Aim of the task.
In the passage on planetary orbits below, what ratio of projectile force to central force produces parabolic motion?

Quoted passage.
The different degrees of velocity with which the planets and comets were originally propelled in space is the sole cause of the diversity in the form of their orbits, which depends only upon the mutual relation between the projectile force and the sun’s attraction.

When the two forces are exactly equal to one another, circular motion is produced; when the ratio of the projectile to the central force is exactly that of 1 to the square root of 2, the motion is parabolic; any ratio between these two will cause a body to move in an ellipse, and any ratio greater than that of 1 to the square root of 2 will produce hyperbolic motion (N.229).

The celestial bodies might move in any one of these four curves by the law of gravitation: but, as one particular velocity is necessary to produce either circular or parabolic motion, such motions can hardly be supposed to exist in the solar system, where the bodies are liable to such mutual disturbances as would infallibly change the ratio of the forces, and cause them to move in ellipses in the first case, and hyperbolas in the other. On the contrary, since every ratio between equality and that of 1 to the square root of 2 will produce elliptical motion, it is found in the solar system in all its varieties, from that which is nearly circular to such as borders on the parabolic from excessive ellipticity. On this depends the stability of the system; the mutual disturbances only cause the orbits to become more or less excentric without changing their nature.

Spatial reasoning records:
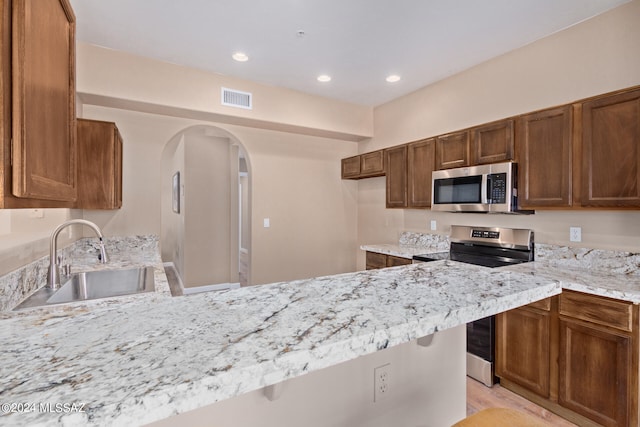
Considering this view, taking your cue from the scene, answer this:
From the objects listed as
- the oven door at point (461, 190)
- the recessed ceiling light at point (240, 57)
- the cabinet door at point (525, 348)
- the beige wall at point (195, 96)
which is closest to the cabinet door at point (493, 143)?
the oven door at point (461, 190)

Written reply.
Exactly 1 to the square root of 2.